As ideologias criam um verdadeiro amor a si próprias. Quem adere a uma ideologia não se relaciona com os outros através daquilo que eles são, nem sequer tem essa preocupação, o seu objectivo é encaixar o outro na trajectória cognitiva adequada aos príncipios da estrutura ideológica, tanto ao nível do seu pensamento como do comportamento.

A ideologia não tem respeito pela integridade do outro. E por isso considero que qualquer excesso de ideologia será um passo atrás na humanização das relações e do espaço social.

O fim das grandes ideologias deu-se para dar lugar a esta sociedade mais dinâmica, diversa e complexa. Não aconteceu porque o ser humano simplesmente escolheu acabar com elas, elas são incompatíveis com esta sociedade. Nós vivemos numa sociedade que vive numa grande tensão entre a alta instabilidade gerada por um ambiente multiestimulador e os grandes núcleos de elevada regularidade e estabilidade. Mas é toda essa estimulação que faz desses núcleos espaços de reconstrução permanente. E isso seria incompatível com uma estrutura que se sustenta em si própria, que orienta todos os raciocínios dentro da sua própria lógica. Que convive mal com a perturbação.

No nosso mundo, liberal, das sociedades abertas, a ideologia tende a ser substituida por pequenos conjuntos de princípios, mais posicionados na aprendizagem e reconstrução permanente do que na orientação de uma forma definitiva de ser. A coesão social, que não é mais do que o grau de interesse que manifestamos para ouvir e colaborar com aqueles que constituem a nossa envolvente, passa a ser sustentada na capacidade de gerar resultados. Quando as ideologias foram substituidas por pequenos núcleos de princípios orientadores a sociedade adquiriu uma capacidade se crescer em complexidade que é ela mesmo a referência de avaliação do estado do sistema. Se crescemos estamos bem, não crescemos estamos mal.

Se estamos bem e avaliamos a nossa trajectória recente como sendo positiva geramos confiança, libertamos a criatividade, geramos mais nichos mas com elevados índices de coesão, se os resultados são vistos como negativos a tendência é aumentarem as probabilidade para criar um ciclo de destruturação e homogeneização.

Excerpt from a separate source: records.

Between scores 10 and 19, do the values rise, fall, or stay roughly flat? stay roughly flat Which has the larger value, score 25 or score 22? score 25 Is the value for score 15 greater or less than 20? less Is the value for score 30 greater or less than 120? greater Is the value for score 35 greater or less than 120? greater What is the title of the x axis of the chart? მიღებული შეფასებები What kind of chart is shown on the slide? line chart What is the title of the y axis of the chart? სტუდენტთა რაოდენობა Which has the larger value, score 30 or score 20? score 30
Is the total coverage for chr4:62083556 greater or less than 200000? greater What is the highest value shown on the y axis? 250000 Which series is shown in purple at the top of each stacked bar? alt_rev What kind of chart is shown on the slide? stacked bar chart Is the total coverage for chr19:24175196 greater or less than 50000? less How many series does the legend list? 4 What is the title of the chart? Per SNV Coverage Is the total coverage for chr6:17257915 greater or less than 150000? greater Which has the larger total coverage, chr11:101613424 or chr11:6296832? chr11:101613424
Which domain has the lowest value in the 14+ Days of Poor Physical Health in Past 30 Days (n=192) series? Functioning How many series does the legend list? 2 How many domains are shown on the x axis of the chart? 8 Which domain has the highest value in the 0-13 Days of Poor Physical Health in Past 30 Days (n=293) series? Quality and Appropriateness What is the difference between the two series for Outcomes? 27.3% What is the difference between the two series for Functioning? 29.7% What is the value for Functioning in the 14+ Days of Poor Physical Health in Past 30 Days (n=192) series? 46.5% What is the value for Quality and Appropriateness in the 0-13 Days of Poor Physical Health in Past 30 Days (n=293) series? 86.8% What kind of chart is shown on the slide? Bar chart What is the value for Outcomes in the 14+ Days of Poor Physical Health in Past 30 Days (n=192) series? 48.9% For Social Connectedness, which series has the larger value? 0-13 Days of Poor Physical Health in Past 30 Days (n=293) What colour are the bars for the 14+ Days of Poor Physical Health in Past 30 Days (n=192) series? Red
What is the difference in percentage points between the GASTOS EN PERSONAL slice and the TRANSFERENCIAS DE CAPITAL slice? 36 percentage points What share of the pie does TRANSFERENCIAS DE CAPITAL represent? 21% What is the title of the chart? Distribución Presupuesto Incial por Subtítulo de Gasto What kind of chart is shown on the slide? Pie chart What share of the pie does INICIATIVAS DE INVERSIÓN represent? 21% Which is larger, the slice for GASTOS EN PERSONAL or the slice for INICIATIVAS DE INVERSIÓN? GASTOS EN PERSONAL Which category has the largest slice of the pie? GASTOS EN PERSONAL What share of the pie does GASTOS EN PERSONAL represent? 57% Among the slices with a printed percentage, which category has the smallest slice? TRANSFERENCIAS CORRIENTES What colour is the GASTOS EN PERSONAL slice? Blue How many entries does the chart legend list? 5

Esse é o novo espaço da ética humanista: aprender a conviver com a perturbação. Ser resiliente quanto baste, o suficiente para manter sempre uma base ética de exploração da nossa intimidade e integridade, mas sem ser demais para estarmos abertos aos outros e à negociação no espaço público. Ou seja, ser diferente q.b.

Cada um pode e ocupa um nicho ecológico próprio. E essa é a sua mais valia quando o ambiente é complexo.